We are our own best critics and we are also our own excuse makers. When we do something wrong we can call ourselves unwanted names. But we often make excuses for for our behaviour too—often blaming other people. The first and most important concept to get is that you are responsible for all your own behaviour. Not your stepmother, not your siblings, not your parents. There are plenty of people who have overcome tough situations at home to know this is true. I would like to get you to a place where you can take responsibility for your life and forgive those around you. First, I will look at our assumptions for other people.
Other People’s Problems!
When you encounter another person, try to keep in mind they are doing the best they can with what they believe to be true. Even the most screwed up person is doing their best. I know its hard to believe but its true. That doesn’t mean that they couldn’t be doing better by any means, but it does mean that they are using the tools they have learned at this stage in their lives. The only way for you to have an impact on them is for you to lead them on a good path—one that you have already taken. And it may take a while, so be patient! Modeling success leads to excellence. Remember you are responsible for you and can’t force someone else to make decisions.
Responsibility
Now that you are reading how to achieve success, you are on the right path and have all that’s needed to achieve the desired results. Your subconscious is extremely intelligent and if you keep inputting information from successful people on a daily basis it will be hard not to change. Turn off the negative Nancy’s and input positive thoughts and actions that lead to success. Don’t fall into the trap of believing something without some clear roadmap to success. For example, telling yourself you are smart is great if you back it up with action to improve your memory and processing speed of your brain.

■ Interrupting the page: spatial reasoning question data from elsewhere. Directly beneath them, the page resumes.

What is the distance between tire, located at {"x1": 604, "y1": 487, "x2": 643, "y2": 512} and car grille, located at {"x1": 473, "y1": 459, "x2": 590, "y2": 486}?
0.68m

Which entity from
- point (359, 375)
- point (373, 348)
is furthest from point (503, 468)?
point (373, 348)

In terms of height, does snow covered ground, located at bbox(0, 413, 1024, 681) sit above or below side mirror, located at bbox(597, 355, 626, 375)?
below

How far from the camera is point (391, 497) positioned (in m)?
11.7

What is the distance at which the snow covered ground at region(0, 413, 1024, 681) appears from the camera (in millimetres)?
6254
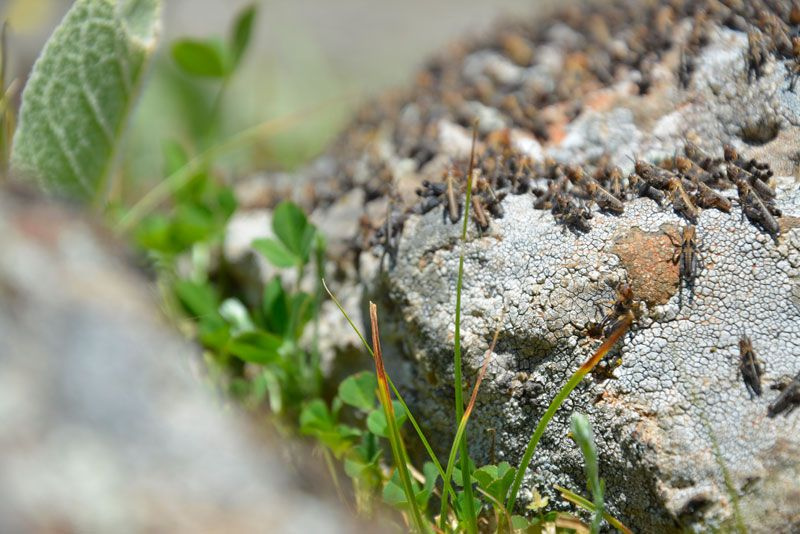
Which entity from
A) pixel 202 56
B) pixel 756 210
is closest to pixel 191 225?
pixel 202 56

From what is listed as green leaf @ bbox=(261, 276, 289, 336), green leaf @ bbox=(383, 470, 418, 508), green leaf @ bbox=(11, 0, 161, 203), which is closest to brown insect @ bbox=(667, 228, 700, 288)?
green leaf @ bbox=(383, 470, 418, 508)

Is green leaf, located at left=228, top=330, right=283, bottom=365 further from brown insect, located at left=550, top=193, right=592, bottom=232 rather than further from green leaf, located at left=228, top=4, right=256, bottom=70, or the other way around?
green leaf, located at left=228, top=4, right=256, bottom=70

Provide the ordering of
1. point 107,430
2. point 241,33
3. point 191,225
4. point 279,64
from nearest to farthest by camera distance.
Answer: point 107,430 < point 191,225 < point 241,33 < point 279,64

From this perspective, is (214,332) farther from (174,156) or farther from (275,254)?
(174,156)

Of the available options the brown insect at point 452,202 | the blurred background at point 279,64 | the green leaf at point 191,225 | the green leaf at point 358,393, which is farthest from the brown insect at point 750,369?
the blurred background at point 279,64

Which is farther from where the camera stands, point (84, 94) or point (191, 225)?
point (191, 225)
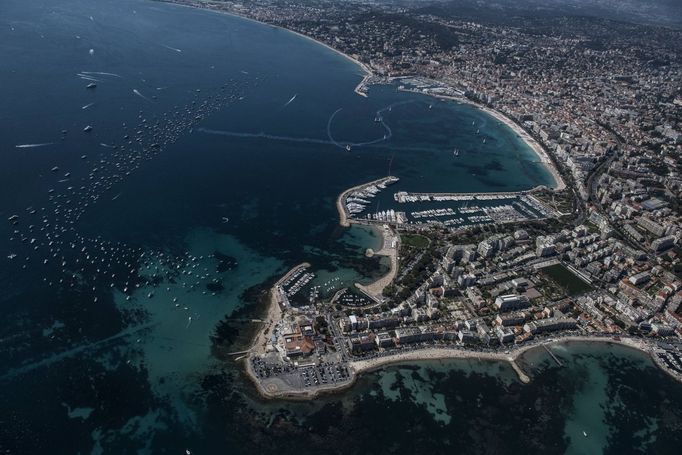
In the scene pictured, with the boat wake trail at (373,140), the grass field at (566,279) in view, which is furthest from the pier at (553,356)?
the boat wake trail at (373,140)

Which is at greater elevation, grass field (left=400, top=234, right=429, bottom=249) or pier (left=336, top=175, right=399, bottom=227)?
grass field (left=400, top=234, right=429, bottom=249)

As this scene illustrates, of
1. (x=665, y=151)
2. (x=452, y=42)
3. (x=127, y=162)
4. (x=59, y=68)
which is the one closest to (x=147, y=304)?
(x=127, y=162)

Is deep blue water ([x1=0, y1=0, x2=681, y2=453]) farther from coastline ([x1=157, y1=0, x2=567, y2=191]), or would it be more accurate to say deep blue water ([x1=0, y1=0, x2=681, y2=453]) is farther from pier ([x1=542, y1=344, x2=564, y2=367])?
coastline ([x1=157, y1=0, x2=567, y2=191])

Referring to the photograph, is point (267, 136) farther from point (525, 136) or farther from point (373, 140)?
point (525, 136)

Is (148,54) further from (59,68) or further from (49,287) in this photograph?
(49,287)

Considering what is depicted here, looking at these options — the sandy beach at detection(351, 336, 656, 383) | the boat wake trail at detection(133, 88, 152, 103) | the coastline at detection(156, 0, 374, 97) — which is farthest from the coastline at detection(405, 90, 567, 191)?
the boat wake trail at detection(133, 88, 152, 103)

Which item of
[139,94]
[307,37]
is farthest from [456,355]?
[307,37]

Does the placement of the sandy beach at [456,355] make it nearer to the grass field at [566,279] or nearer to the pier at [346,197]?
the grass field at [566,279]
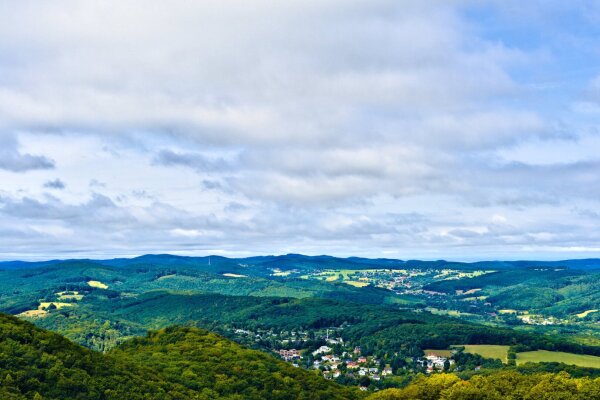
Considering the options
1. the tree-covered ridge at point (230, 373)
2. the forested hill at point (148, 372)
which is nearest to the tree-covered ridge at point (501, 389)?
the tree-covered ridge at point (230, 373)

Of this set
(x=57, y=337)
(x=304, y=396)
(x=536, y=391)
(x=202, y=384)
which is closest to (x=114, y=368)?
(x=57, y=337)

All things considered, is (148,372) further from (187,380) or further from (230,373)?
(230,373)

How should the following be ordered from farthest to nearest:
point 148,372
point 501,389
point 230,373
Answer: point 230,373 < point 148,372 < point 501,389

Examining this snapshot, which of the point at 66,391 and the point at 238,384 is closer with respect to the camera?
the point at 66,391

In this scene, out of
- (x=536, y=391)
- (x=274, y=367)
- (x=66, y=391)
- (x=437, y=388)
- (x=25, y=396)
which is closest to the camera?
(x=25, y=396)

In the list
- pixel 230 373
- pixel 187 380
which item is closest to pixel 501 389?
pixel 230 373

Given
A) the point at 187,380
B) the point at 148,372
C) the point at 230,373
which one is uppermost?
the point at 148,372

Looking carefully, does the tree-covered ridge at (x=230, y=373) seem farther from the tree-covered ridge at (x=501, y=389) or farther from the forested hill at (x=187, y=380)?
the tree-covered ridge at (x=501, y=389)

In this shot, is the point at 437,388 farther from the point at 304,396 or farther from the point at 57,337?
the point at 57,337
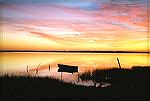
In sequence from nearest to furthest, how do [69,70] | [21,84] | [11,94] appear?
1. [11,94]
2. [21,84]
3. [69,70]

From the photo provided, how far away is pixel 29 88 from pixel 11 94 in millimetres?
2039

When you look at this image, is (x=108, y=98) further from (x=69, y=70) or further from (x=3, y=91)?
(x=69, y=70)

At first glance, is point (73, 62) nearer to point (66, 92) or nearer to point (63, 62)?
point (63, 62)

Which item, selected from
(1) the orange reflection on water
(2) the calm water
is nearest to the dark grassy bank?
(2) the calm water

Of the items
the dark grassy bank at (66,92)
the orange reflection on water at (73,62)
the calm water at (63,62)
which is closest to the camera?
the dark grassy bank at (66,92)

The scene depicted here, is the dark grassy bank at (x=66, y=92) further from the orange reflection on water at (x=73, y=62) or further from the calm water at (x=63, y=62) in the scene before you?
the orange reflection on water at (x=73, y=62)

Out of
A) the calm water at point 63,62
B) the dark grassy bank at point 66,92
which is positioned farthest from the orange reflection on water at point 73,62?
the dark grassy bank at point 66,92

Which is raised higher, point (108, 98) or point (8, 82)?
point (8, 82)

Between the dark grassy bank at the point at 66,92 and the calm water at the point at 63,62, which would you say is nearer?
the dark grassy bank at the point at 66,92

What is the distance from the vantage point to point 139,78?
2080 cm

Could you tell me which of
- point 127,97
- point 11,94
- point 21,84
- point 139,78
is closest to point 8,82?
point 21,84

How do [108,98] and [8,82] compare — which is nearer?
[108,98]

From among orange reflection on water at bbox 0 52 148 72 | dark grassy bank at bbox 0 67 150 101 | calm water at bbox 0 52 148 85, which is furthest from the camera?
orange reflection on water at bbox 0 52 148 72

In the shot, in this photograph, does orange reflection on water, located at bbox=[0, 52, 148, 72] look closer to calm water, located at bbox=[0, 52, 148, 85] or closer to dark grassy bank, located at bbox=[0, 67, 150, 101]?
calm water, located at bbox=[0, 52, 148, 85]
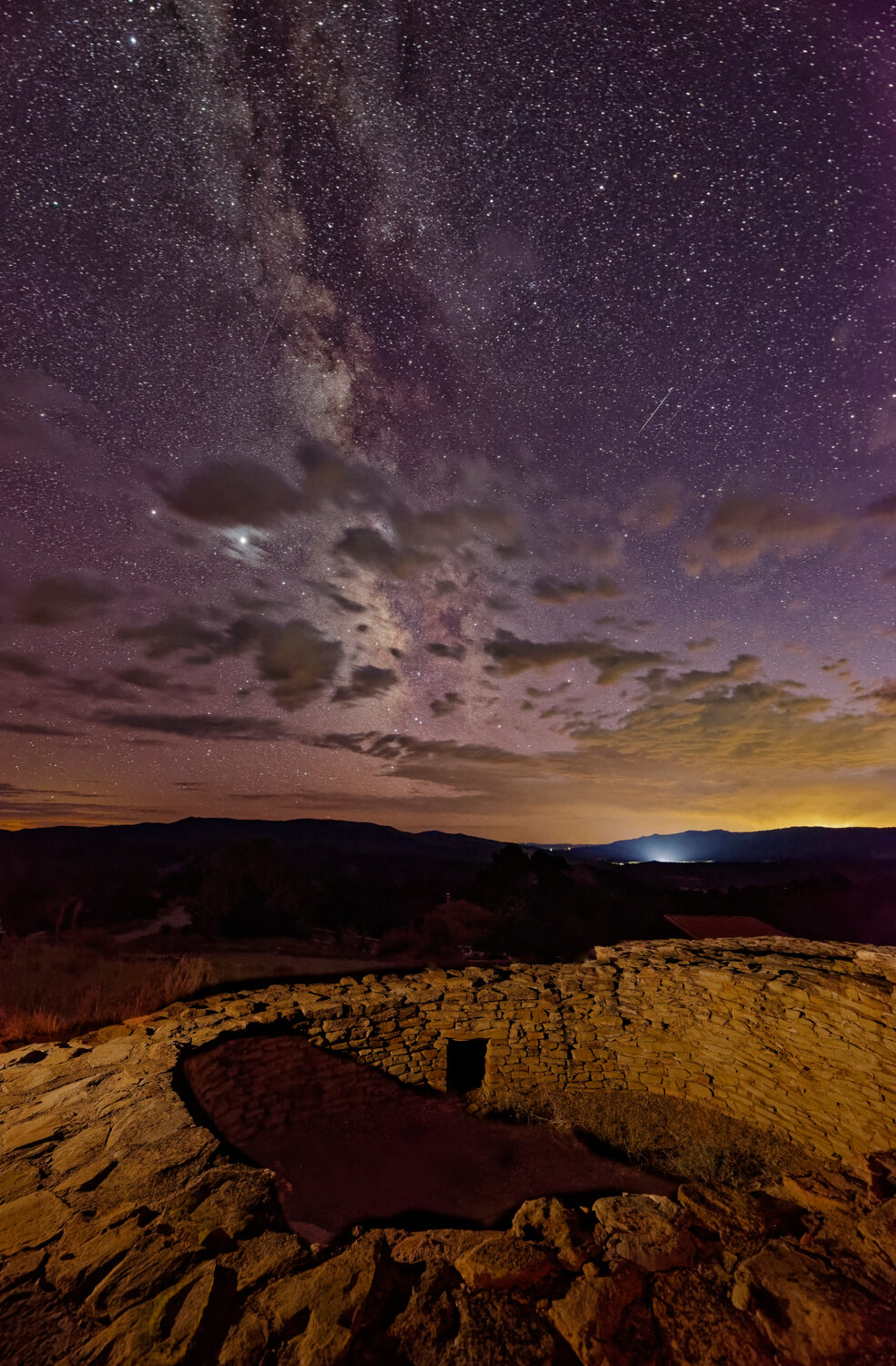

Saying to yourself that you are going to make a million dollars a year won’t do anything unless you back it up with action so you can actually make that much. You are responsible for the thoughts, words and actions you take towards yourself and others. If someone continually annoys you, change the way you think about them and they will not have the same impact on you. Realize how you feel about what someone does to you is on you—not on them. Only you can control your thoughts and actions.
I grew up in a dysfunctional family that did not model success. Complaining about it didn’t get me anywhere. Therapy sessions are great and may be needed for some people. But the most important thing you can do is model what successful people are doing. Learn to control your reactions of what other do to you so that you can be the respected person in the room.